What you should do
Write out the following lines character for character, changing nothing.

Supplied material
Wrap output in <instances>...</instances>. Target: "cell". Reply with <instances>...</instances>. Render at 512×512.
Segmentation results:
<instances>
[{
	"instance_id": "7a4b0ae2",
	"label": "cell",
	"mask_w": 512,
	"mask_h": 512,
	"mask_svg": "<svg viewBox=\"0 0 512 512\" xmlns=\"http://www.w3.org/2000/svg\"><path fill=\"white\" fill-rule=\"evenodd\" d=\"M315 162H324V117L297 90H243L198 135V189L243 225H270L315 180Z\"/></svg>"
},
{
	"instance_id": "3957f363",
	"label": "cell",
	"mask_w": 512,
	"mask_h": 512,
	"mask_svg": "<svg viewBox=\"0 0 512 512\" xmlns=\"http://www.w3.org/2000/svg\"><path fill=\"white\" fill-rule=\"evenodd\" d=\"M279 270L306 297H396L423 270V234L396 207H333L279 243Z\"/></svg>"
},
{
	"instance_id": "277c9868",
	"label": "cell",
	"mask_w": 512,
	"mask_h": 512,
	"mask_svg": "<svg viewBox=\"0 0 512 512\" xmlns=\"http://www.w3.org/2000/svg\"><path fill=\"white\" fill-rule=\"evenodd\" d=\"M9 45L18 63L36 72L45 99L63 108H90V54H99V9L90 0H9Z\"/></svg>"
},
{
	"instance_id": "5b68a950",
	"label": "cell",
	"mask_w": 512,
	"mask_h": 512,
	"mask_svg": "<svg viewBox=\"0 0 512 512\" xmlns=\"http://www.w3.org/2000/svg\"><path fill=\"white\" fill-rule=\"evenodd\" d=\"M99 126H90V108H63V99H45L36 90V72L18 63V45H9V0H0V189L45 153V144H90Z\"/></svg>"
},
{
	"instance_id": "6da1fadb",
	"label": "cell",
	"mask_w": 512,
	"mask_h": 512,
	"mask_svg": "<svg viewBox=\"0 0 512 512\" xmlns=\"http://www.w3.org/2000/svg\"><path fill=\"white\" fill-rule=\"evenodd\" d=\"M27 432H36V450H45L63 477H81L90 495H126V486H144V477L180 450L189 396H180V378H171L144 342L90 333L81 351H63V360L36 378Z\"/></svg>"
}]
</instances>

Exercise result
Wrap output in <instances>...</instances>. Target: "cell". Reply with <instances>...</instances>. Render at 512×512.
Segmentation results:
<instances>
[{
	"instance_id": "7a4b0ae2",
	"label": "cell",
	"mask_w": 512,
	"mask_h": 512,
	"mask_svg": "<svg viewBox=\"0 0 512 512\" xmlns=\"http://www.w3.org/2000/svg\"><path fill=\"white\" fill-rule=\"evenodd\" d=\"M315 162H324V117L297 90H243L198 135V189L243 225H270L315 180Z\"/></svg>"
},
{
	"instance_id": "3957f363",
	"label": "cell",
	"mask_w": 512,
	"mask_h": 512,
	"mask_svg": "<svg viewBox=\"0 0 512 512\" xmlns=\"http://www.w3.org/2000/svg\"><path fill=\"white\" fill-rule=\"evenodd\" d=\"M279 270L306 297H396L423 270V234L396 207H333L279 243Z\"/></svg>"
},
{
	"instance_id": "277c9868",
	"label": "cell",
	"mask_w": 512,
	"mask_h": 512,
	"mask_svg": "<svg viewBox=\"0 0 512 512\" xmlns=\"http://www.w3.org/2000/svg\"><path fill=\"white\" fill-rule=\"evenodd\" d=\"M9 45L18 63L36 72L45 99L63 108H90V54H99V9L90 0H9Z\"/></svg>"
},
{
	"instance_id": "5b68a950",
	"label": "cell",
	"mask_w": 512,
	"mask_h": 512,
	"mask_svg": "<svg viewBox=\"0 0 512 512\" xmlns=\"http://www.w3.org/2000/svg\"><path fill=\"white\" fill-rule=\"evenodd\" d=\"M99 126H90V108H63V99H45L36 90V72L18 63V45H9V0H0V189L45 153V144H90Z\"/></svg>"
},
{
	"instance_id": "6da1fadb",
	"label": "cell",
	"mask_w": 512,
	"mask_h": 512,
	"mask_svg": "<svg viewBox=\"0 0 512 512\" xmlns=\"http://www.w3.org/2000/svg\"><path fill=\"white\" fill-rule=\"evenodd\" d=\"M27 432H36V450H45L63 477H81L90 495H126V486H144V477L180 450L189 396H180V378H171L144 342L90 333L81 351H63V360L36 378Z\"/></svg>"
}]
</instances>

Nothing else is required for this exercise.